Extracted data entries
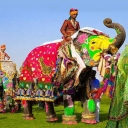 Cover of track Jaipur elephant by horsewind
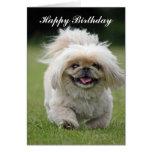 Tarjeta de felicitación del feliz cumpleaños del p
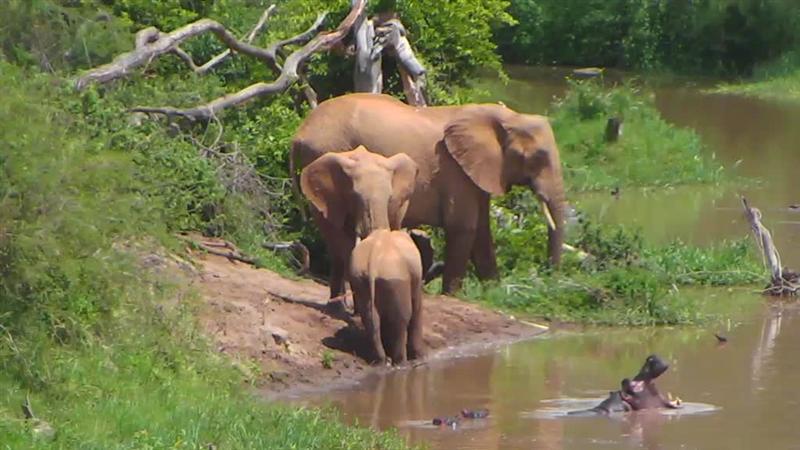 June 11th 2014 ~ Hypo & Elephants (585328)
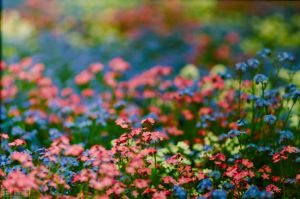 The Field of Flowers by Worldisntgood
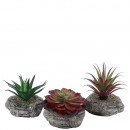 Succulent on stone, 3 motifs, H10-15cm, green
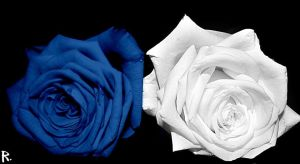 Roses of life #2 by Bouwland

==

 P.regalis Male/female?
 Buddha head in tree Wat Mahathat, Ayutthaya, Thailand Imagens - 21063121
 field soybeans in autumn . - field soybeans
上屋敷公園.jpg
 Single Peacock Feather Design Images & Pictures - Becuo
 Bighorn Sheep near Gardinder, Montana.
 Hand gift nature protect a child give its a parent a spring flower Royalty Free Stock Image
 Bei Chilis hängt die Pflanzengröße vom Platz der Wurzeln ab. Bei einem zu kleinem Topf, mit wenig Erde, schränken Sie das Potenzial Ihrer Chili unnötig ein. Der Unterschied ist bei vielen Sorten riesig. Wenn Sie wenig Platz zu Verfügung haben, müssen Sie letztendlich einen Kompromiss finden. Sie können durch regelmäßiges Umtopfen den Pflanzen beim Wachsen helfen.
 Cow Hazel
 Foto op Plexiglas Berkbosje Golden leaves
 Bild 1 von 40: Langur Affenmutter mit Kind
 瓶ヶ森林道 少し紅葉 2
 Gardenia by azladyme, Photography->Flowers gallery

> INSTRUCTIONS TO FOLLOW: Find "field soybeans in autumn . - field soybeans" in the entries above and copy that whole line exactly, then each line after it through the line that contains "Hand gift nature".

> YOUR SOLUTION:
 field soybeans in autumn . - field soybeans
上屋敷公園.jpg
 Single Peacock Feather Design Images & Pictures - Becuo
 Bighorn Sheep near Gardinder, Montana.
 Hand gift nature protect a child give its a parent a spring flower Royalty Free Stock Image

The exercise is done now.